Yuma Quartermaster Depot State Historic Park
The Yuma Quartermaster Depot was the repository for a six-month supply of food, clothing, ammunition and other items needed by the soldiers in the surrounding forts. From 1864 until 1883, this depot supplied forts in Arizona, Nevada, New Mexico, Utah, and Texas. The supplies were transported to California by ship. Then, either steamboats brought the supplies up the Colorado River to the depot, or the supplies were taken from Yuma to the depot by 20-mule wagon teams.
After the depot closed in 1883, it was replaced by a customs office, a telegraph and weather station, and the Bureau of Reclamation. The park is located at 201 N. 4th Avenue, Yuma, and the hours of operation are daily 9 am to 4:30 pm.
The Cocopah Museum and Cultural Center provides information on the history and culture of the Cocopah Native Americans and includes a park with a traditional dwelling and native plants and trees. The museum opened in 1996 and also offers traveling exhibits. Exhibits include clothing, household items, beadwork, musical instruments, tattoos, and relics focusing on their warriors. The museum is located at 14533 South Veterans Drive, Somsrton and is open Tuesday through Saturday from 9 a to 4 pm.
Imperial Sand Dunes Recreation Area
The sand dunes in this area are up to 300 feet tall and 40 miles long. Located 20 miles west of Yuma, they are used by off-road driving enthusiasts.
Martha’s Gardens Medjool Date Farm
Martha’s Gardens Medjool Date Farm, located 10 miles outside of Yuma, has 8,000 date palm trees.

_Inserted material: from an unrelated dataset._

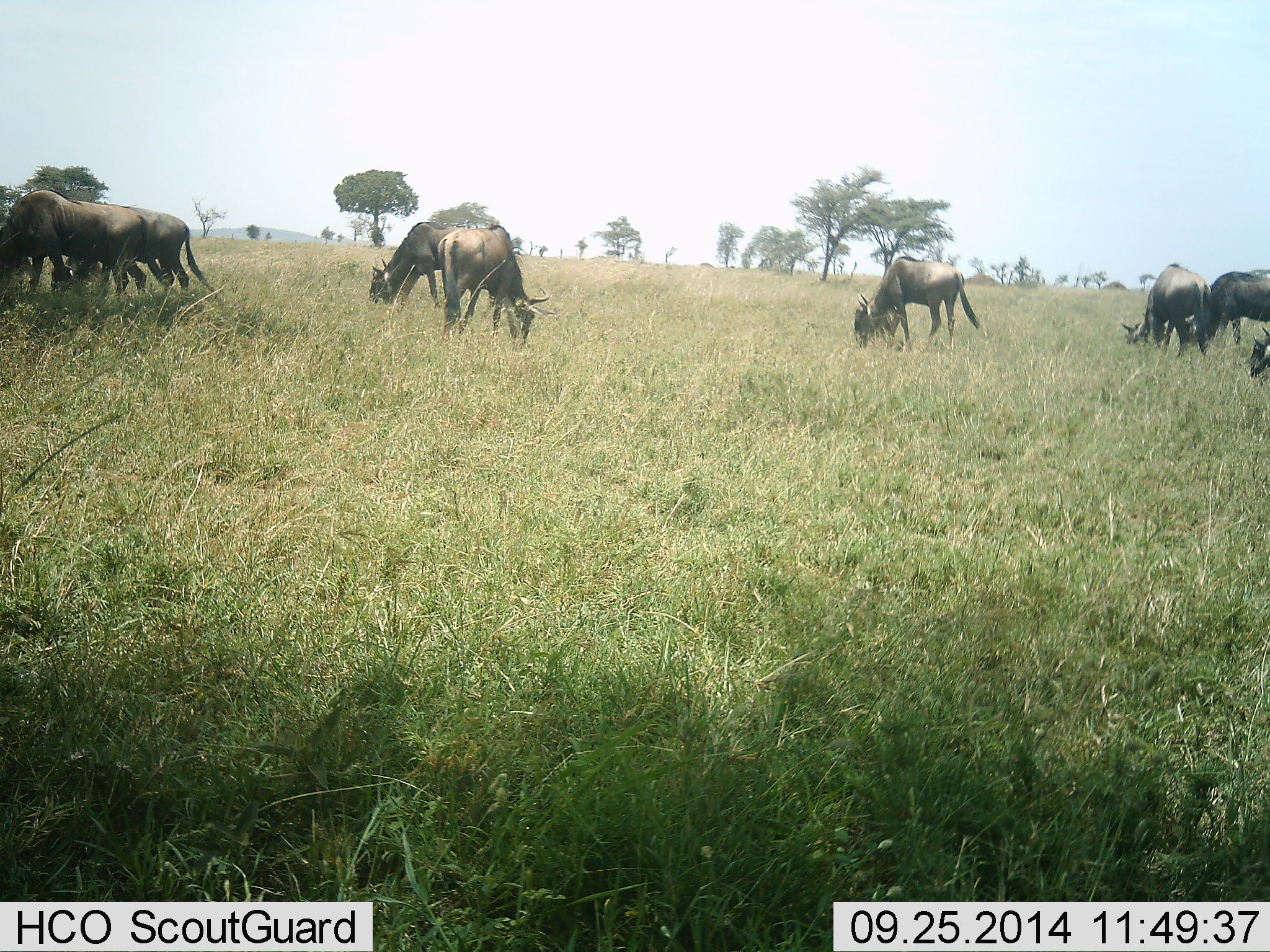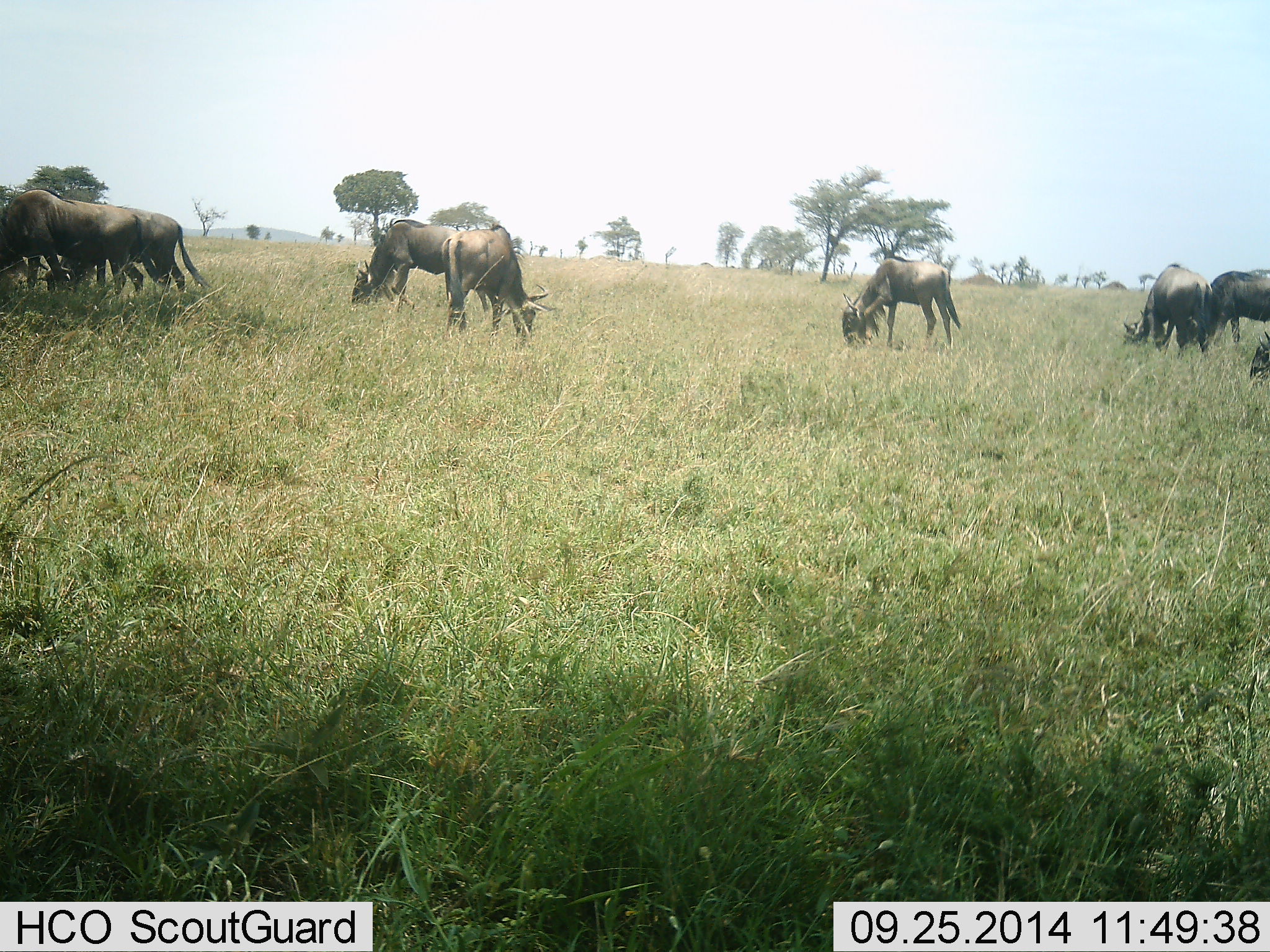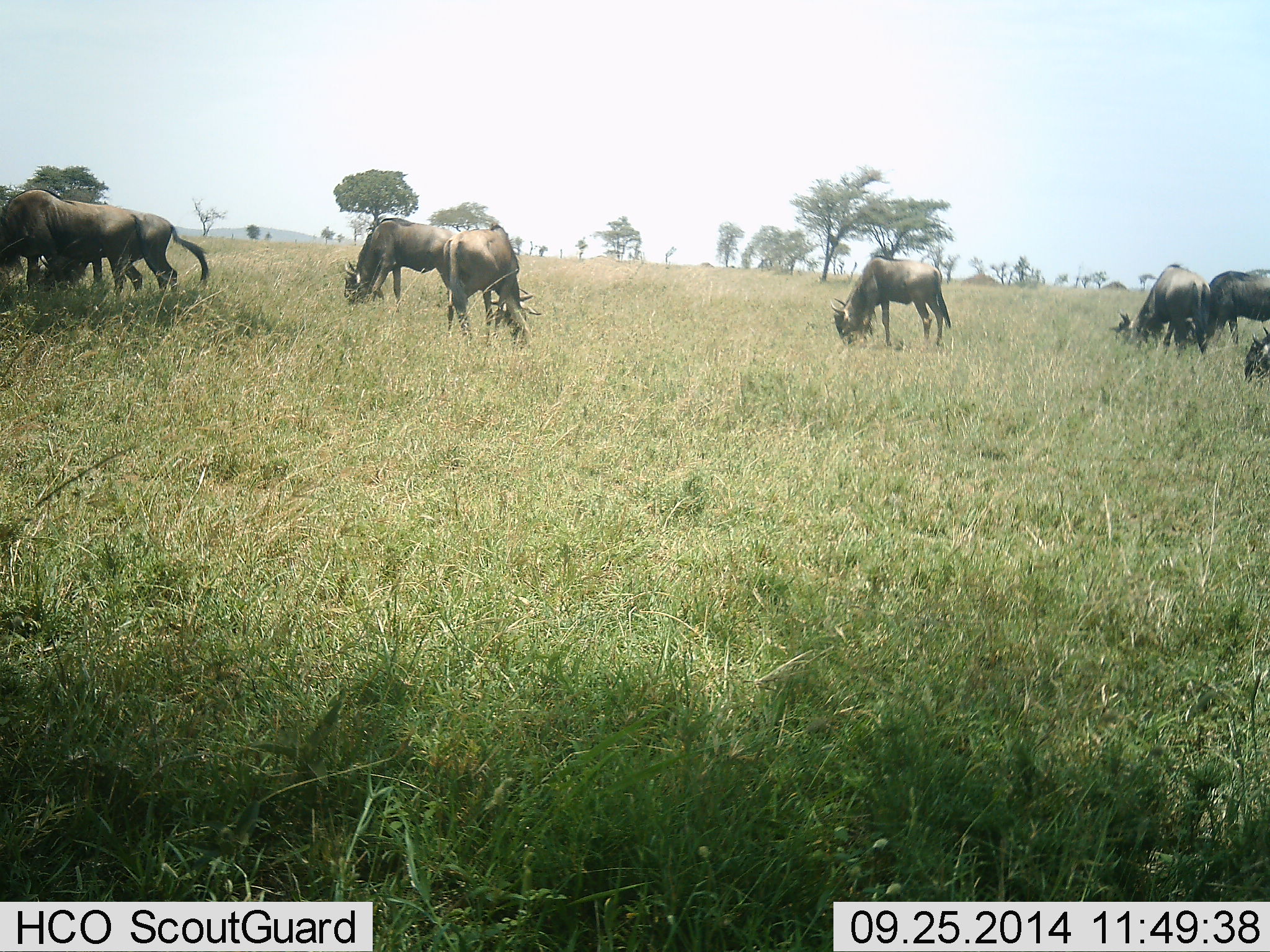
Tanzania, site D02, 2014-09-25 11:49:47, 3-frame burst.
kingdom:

Nels and Martha Rogers started the 130-acre farm in 1990. There is a 3,000-square-foot store where you can purchase a date milkshake. Tours of the farm are also available. All the dates in the United States originate from 11 shoots brought to Nevada from Morocco in 1927. The farm is located at 9747 S Avenue 9 3/4 East, Yuma, and the hours of operation are daily 10 am to 5 pm.
The Camel Farm
The Saihati Camel Farm is a farm and petting zoo where one-humped camels are bred. The farm also has 200 other animals encompassing 40 breeds. Visitors can closely view ostriches, a llama, emu, sheep, kinkajou, coatimundi, Patagonian cavy, water buffalo, hedgehogs, ibex, wallaroo, miniature donkeys, and a zeedonk, which is a cross of zebra and donkey. The farm is located at 15672 S Avenue 1 East, Yuma, and the hours of operation are October through May on Tuesday through Friday from 9 am to 5 pm.
Popular Activities in Yuma County
The lakes around the Colorado River provide opportunities for fishing, water skiing, and swimming. The Kofa mountain range offers opportunities for hiking and backpacking.
Access to the Kofa National Wildlife Refuge is currently limited. Please follow the latest guidelines if you visit this area.
The Marine Corps Air Station in Yuma offers an annual air show.
In February, the Yuma Jaycees host the Silver Spur Rodeo that opens with a parade and attracts participants from all over the country. This is followed by the Yuma County Fair later in the spring.
Residents and visitors also can go across the border to San Luis, Sonora, Mexico, where they can enjoy shopping, night clubs, and other attractions.